- **Selection**
+ + + + +

# What is your favorite app, software, or website that you use?



## bender1227 (Apr 24, 2019)

I am trying to see what apps, softwares, and websites others are using and what benefits they are bringing them. I have been using the Joist app for making estimates and have been looking into using build.com to start ordering material online. What is everyone else using and doing?


----------



## carpenter uk (Nov 25, 2009)

Planswift - Takeoff
Excel - loads of uses and have a few coded sheets i use for quotes & organising takeoff data
Quickbooks - accounts & job tracking
Busycal - scheduling
Onenote - notes


----------



## 480sparky (Feb 1, 2009)

I like the app my banks provides. It lets me make deposits into my account using my phone.

+ + + + +

Please continue the forum thread on favorite apps, software, and websites, starting after the last post shown.

+ + + + +

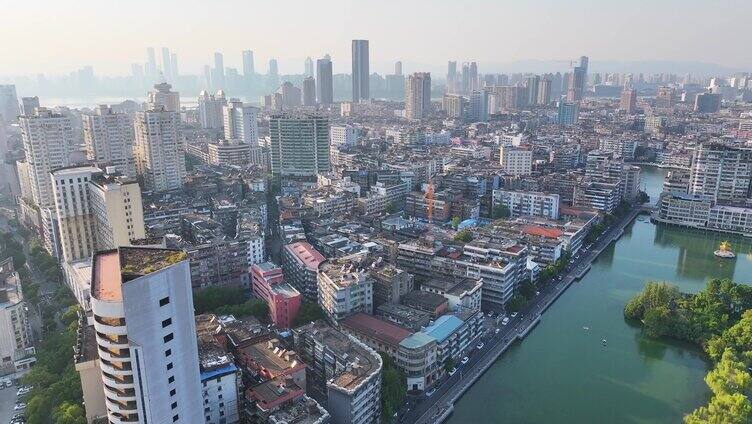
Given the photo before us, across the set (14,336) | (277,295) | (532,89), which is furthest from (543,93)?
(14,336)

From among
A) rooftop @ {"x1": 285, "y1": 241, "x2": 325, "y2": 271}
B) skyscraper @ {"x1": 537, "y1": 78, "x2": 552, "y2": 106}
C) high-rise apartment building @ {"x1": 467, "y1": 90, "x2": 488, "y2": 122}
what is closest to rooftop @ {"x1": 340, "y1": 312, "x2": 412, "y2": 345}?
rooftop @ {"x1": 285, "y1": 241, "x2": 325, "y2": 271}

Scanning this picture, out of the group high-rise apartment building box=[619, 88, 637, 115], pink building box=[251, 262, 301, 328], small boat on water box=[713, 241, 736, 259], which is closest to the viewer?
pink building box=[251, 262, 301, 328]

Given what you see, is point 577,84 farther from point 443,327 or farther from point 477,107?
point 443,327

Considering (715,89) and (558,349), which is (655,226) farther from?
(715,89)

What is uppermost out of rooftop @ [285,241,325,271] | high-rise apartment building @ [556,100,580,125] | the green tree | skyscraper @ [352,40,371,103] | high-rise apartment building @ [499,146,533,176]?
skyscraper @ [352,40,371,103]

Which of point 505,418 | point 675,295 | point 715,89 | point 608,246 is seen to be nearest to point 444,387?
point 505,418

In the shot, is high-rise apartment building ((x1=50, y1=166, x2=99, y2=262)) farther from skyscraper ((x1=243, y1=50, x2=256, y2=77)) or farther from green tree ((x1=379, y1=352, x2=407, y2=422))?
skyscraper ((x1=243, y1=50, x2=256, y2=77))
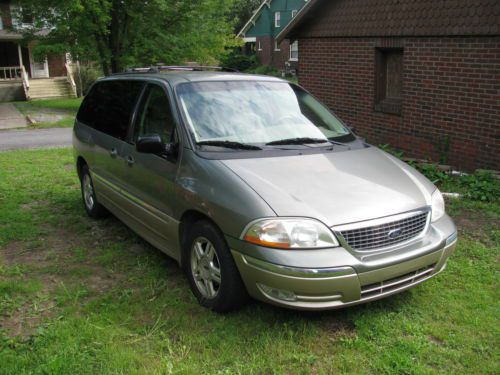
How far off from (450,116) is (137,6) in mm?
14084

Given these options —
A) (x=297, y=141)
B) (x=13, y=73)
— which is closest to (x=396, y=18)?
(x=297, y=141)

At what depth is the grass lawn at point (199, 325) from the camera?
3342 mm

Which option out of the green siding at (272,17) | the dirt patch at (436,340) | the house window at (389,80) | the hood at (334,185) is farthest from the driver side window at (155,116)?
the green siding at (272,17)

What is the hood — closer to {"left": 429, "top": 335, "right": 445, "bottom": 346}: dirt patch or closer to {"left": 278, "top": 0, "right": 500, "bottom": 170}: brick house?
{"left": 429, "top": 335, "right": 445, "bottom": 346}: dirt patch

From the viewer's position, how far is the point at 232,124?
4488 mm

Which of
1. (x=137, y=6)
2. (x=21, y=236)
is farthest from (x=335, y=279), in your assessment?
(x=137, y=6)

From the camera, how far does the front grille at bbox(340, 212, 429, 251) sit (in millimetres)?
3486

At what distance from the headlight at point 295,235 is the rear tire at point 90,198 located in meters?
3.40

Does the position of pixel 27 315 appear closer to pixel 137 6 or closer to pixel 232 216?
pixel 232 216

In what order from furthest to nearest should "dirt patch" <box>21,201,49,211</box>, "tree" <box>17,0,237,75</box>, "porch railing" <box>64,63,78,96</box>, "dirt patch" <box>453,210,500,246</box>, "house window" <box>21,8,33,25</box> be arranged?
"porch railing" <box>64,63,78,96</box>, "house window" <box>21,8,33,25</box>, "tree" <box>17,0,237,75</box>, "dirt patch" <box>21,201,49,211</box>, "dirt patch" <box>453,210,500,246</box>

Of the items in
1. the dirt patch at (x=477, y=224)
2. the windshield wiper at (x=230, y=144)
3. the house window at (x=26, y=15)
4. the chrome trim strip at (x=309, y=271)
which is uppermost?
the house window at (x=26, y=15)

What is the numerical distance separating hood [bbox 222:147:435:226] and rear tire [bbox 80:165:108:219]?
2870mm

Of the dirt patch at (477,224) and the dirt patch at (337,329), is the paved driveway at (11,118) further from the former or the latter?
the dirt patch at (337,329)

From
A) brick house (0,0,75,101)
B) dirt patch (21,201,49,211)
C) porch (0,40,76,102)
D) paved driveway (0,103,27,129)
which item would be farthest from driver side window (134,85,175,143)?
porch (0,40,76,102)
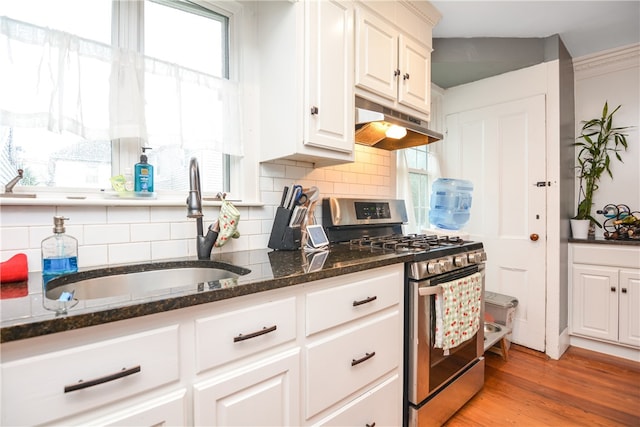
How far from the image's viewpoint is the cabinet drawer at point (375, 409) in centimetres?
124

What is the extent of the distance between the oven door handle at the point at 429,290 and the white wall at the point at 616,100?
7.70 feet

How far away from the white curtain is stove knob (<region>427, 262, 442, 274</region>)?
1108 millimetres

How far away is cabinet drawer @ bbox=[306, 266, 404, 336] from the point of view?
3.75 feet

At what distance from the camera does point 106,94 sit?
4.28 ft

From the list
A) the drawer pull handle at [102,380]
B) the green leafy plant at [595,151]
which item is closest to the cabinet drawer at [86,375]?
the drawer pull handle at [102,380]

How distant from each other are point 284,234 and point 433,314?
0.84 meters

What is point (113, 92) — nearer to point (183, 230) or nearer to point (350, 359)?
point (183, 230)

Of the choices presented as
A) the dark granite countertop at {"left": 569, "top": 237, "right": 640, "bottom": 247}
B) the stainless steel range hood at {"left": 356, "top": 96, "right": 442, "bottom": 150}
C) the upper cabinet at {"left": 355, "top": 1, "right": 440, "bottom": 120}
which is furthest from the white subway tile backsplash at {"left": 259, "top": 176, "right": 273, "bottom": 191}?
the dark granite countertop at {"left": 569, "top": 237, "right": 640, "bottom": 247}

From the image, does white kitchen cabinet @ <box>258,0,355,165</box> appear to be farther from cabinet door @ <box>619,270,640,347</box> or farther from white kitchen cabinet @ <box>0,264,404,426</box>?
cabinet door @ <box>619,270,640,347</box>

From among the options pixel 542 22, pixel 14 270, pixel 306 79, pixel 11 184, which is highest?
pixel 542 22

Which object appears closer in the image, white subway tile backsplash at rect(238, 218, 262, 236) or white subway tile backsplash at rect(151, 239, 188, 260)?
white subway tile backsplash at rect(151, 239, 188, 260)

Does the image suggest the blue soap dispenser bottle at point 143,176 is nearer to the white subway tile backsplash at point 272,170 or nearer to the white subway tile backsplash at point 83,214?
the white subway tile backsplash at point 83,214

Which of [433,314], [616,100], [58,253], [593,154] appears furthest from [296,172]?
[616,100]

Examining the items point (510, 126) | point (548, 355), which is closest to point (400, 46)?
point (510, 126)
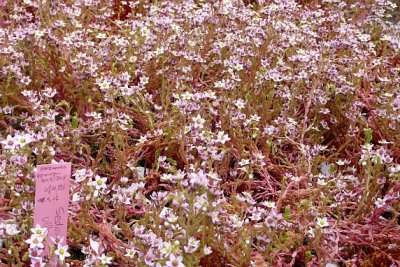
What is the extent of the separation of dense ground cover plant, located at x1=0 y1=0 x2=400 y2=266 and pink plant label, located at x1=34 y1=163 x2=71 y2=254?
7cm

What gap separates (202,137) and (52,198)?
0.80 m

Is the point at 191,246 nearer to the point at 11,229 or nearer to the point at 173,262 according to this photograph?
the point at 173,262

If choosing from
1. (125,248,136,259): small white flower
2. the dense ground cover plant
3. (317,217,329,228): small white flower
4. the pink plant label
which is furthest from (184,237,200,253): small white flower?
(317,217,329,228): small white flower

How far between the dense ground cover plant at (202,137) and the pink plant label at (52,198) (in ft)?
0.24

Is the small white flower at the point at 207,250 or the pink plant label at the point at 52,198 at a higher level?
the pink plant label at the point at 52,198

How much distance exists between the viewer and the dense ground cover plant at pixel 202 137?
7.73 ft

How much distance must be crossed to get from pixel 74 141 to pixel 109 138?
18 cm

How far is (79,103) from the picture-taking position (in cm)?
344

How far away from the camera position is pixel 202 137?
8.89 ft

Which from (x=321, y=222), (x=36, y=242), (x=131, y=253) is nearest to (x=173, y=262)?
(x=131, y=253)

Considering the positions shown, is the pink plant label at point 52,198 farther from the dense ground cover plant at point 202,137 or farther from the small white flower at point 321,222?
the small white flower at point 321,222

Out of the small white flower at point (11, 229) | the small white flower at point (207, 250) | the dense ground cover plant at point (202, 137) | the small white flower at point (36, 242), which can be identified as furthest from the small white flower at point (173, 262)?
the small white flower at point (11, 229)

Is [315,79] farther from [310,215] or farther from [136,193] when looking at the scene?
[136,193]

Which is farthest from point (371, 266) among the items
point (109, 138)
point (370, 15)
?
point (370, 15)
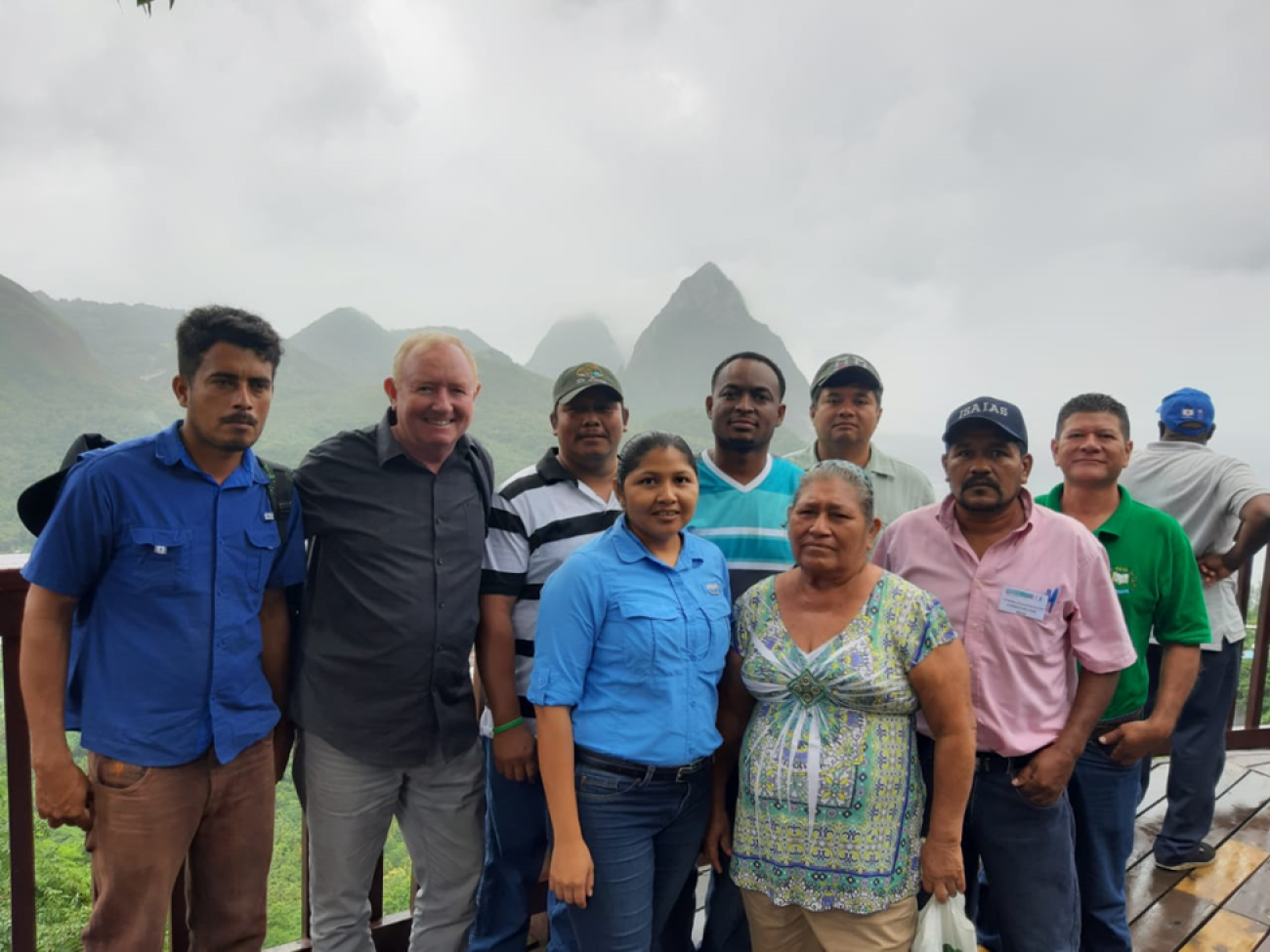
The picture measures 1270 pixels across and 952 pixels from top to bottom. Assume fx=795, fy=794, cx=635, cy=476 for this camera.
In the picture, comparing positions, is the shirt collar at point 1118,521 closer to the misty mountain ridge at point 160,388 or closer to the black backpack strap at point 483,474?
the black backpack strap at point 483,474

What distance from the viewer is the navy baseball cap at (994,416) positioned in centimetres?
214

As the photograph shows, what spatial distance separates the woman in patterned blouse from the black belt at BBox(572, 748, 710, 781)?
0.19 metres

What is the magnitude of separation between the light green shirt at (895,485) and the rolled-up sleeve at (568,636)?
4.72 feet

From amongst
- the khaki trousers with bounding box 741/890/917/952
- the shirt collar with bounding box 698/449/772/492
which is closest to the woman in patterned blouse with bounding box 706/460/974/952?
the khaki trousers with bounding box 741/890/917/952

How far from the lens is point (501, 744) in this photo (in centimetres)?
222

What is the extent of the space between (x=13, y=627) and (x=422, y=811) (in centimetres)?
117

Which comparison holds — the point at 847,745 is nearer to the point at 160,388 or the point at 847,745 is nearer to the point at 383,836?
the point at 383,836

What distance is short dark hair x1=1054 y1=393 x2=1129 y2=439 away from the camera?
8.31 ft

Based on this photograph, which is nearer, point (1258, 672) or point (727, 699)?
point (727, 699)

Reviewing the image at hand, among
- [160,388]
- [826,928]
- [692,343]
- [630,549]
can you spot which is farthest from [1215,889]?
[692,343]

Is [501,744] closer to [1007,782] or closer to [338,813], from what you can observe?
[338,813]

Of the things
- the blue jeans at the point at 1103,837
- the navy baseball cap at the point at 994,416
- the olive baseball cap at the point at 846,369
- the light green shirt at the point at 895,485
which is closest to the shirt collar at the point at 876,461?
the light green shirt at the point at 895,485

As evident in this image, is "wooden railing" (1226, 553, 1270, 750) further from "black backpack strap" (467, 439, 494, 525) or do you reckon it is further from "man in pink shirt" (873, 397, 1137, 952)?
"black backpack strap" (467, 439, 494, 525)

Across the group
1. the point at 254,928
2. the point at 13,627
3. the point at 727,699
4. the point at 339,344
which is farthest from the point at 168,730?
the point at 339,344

+ + + + +

- **Response below**
----------



## bender1227 (Apr 24, 2019)

carpenter uk said:


> Planswift - Takeoff
> Excel - loads of uses and have a few coded sheets i use for quotes & organising takeoff data
> Quickbooks - accounts & job tracking
> Busycal - scheduling
> Onenote - notes


Thanks, I'll take a look at those.


----------



## onmywayup (Aug 18, 2012)

Dropbox man. Couldn't live without it at this point


----------



## B.Johnson (Sep 17, 2016)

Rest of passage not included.